When you start shopping around for a home loan, you might discover that a number of lenders have what’s called an “introductory rate”. That is, you will be paying one particular interest rate for a set period, before switching over to a different rate for the remainder of your loan.
These can be extremely beneficial, and are well worth investigating while comparing your home loan options. However, just like anything else in finance, you have to ensure that you know exactly what you are getting yourself into.
Here are a few questions you should ask yourself before taking on a loan with a honeymoon period.
What will the new interest rate be?
This is very basic, but you would be surprised by how many people fall head over heels in love with the introductory rate and forget to keep this very simple question in mind.
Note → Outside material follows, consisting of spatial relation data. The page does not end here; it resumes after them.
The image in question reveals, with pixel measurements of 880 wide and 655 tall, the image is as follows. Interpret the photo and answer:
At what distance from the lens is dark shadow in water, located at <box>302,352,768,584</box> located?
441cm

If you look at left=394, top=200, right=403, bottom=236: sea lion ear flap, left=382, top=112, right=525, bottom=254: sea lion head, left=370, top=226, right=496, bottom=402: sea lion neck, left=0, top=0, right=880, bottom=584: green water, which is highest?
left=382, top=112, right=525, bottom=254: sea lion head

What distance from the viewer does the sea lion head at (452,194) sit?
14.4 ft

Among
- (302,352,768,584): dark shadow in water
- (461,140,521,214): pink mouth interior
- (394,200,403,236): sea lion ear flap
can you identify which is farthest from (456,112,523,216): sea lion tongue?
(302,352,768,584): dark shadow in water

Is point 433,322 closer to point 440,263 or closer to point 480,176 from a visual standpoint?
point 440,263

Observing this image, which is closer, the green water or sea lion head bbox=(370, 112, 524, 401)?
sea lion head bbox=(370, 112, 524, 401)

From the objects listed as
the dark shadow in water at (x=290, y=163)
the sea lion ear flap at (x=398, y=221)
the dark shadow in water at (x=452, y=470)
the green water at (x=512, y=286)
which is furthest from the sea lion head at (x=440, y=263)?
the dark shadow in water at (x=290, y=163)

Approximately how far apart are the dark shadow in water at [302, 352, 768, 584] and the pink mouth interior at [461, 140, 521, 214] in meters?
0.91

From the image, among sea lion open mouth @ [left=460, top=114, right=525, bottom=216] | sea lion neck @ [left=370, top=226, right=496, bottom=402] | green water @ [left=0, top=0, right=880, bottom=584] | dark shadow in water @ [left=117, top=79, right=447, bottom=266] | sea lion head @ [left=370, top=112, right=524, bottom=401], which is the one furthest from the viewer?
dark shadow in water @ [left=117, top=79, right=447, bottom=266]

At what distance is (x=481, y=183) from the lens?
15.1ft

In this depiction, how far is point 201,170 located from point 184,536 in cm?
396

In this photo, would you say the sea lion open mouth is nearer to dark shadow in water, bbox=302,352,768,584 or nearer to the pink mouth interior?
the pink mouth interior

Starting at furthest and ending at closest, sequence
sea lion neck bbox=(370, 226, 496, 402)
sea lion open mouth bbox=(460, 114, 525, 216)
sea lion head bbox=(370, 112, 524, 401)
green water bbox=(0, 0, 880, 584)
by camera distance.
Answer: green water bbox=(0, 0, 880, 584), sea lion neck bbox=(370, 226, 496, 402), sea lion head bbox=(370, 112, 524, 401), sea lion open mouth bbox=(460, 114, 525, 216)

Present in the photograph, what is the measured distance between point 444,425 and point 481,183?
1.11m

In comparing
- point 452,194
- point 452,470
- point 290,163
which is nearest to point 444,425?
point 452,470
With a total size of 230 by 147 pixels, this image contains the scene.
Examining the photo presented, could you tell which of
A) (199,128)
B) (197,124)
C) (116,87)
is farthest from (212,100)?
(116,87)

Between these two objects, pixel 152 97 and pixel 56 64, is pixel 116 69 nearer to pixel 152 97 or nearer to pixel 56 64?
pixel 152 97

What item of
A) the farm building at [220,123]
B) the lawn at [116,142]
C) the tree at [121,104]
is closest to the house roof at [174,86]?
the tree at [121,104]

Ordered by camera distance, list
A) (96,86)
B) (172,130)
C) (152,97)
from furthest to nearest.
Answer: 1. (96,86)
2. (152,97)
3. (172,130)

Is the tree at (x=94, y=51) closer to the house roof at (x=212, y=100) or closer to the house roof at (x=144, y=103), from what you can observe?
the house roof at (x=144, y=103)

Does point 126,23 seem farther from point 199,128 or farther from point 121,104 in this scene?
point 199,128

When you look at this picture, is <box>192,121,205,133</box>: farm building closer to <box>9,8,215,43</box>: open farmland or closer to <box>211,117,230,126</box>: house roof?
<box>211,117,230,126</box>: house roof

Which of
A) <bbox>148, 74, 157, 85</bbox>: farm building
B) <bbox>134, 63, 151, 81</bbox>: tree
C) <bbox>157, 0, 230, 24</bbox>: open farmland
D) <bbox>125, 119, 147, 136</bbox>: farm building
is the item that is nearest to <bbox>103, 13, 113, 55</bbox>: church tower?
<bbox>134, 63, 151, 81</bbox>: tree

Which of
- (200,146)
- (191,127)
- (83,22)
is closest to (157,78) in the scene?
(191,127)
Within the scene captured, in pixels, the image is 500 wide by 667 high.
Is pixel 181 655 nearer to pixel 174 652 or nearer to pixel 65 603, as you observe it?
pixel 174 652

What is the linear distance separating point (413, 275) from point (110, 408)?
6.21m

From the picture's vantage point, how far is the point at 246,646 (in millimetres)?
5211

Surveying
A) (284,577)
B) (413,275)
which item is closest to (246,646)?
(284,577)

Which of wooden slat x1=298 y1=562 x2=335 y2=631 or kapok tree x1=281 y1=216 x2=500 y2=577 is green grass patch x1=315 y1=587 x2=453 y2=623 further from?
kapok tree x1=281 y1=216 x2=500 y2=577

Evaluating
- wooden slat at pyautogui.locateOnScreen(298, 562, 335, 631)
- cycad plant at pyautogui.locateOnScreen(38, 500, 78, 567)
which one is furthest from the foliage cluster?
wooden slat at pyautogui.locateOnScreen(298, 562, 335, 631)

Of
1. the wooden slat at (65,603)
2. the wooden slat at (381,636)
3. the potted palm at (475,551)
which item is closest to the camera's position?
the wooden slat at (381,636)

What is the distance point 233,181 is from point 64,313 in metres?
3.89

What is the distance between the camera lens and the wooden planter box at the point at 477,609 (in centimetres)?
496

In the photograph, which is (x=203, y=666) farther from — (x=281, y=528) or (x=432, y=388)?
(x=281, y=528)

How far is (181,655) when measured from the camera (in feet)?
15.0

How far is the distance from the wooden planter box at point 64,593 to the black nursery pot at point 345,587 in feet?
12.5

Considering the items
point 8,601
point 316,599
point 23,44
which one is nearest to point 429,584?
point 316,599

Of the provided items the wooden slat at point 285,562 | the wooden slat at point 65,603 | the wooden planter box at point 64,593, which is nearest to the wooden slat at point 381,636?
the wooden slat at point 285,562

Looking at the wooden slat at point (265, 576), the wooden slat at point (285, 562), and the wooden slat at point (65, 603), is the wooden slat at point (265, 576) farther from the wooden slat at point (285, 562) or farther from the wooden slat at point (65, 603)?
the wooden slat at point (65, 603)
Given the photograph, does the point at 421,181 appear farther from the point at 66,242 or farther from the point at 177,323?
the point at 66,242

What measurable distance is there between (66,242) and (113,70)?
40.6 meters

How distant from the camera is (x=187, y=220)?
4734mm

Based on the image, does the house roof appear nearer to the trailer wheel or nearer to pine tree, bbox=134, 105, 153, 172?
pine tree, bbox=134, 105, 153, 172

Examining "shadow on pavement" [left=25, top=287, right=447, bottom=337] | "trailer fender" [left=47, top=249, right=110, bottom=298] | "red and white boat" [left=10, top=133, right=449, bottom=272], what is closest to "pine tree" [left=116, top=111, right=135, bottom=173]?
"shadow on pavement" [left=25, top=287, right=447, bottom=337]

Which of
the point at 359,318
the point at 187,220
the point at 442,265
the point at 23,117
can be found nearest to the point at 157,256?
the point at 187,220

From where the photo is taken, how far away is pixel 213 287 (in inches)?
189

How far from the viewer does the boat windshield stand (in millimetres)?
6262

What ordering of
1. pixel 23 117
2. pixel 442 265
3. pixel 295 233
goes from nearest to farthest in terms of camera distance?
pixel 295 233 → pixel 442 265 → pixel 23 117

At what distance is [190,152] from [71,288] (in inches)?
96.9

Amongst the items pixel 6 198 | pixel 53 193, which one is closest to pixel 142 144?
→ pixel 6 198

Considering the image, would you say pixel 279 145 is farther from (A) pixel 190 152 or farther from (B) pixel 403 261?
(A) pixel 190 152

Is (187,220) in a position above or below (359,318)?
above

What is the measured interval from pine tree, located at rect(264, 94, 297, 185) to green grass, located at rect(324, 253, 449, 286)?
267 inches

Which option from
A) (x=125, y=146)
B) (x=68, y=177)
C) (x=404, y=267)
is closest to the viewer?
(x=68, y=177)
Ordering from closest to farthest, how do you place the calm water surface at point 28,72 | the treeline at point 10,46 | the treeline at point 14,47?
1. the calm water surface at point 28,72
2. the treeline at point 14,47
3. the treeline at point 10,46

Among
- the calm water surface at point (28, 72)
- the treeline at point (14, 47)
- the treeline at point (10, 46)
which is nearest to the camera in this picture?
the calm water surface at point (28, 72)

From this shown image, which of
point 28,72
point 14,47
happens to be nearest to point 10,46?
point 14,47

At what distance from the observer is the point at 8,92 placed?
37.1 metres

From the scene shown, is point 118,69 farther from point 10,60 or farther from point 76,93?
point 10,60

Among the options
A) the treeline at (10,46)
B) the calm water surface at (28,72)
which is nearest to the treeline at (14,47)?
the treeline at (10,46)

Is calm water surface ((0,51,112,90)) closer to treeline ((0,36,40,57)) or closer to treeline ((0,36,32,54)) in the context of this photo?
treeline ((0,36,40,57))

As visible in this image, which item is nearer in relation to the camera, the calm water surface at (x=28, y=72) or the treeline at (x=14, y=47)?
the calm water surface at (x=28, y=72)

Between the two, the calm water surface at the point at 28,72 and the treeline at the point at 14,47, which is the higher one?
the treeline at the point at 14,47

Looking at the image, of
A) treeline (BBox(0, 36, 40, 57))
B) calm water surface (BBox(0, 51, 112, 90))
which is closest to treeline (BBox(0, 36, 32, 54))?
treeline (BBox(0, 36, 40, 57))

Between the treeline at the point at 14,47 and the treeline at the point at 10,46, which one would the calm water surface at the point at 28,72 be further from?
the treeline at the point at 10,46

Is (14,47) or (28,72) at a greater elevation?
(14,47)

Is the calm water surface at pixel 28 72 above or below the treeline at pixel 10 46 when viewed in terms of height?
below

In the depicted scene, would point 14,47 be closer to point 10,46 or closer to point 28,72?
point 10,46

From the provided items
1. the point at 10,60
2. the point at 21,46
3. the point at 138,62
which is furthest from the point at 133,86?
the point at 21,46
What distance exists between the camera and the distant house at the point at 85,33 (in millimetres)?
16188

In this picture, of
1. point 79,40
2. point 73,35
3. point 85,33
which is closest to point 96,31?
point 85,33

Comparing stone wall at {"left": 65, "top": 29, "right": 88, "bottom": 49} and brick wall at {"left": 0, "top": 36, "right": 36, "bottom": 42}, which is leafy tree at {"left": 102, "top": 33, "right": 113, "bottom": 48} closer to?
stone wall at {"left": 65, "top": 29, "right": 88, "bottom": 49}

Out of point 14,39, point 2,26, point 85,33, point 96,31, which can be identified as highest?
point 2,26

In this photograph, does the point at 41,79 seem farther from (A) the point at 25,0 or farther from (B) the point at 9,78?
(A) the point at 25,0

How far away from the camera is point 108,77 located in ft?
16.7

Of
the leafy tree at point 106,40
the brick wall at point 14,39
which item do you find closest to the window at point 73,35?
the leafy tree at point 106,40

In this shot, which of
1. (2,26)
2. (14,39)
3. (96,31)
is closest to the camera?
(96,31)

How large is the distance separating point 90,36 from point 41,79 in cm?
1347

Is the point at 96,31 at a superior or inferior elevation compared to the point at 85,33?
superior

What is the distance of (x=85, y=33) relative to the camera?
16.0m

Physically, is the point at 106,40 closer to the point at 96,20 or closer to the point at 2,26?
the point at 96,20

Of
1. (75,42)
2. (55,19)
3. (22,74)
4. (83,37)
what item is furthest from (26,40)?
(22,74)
While you will be paying less in the short term, you could be losing out in the long run.
Remember, most loan last 25 to 30 years – and most of that will be on the second rate.
How long will it last?
Introductory rates, by their very definition, have an expiry date. What you need to know is exactly when that is. Usually, they will last one or two years before switching over. Are you banking on having a higher income to cover the added costs?
Be sure in your planning so you don’t lose out in the execution.
What happens if you can’t repay?
Always have a back up plan when it comes to money. If you suddenly find yourself losing your income for whatever reason, how much will the damage be after the interest switchover? Have you discussed the option of refinancing to a lower rate if this does occur?
Remember, an introductory rate gives you a couple of years of easy repayments – don’t waste the chance to improve your relationship and credit score with your current lender. If it does come down to refinancing, ensure that you find a good mortgage broker to help widen your net!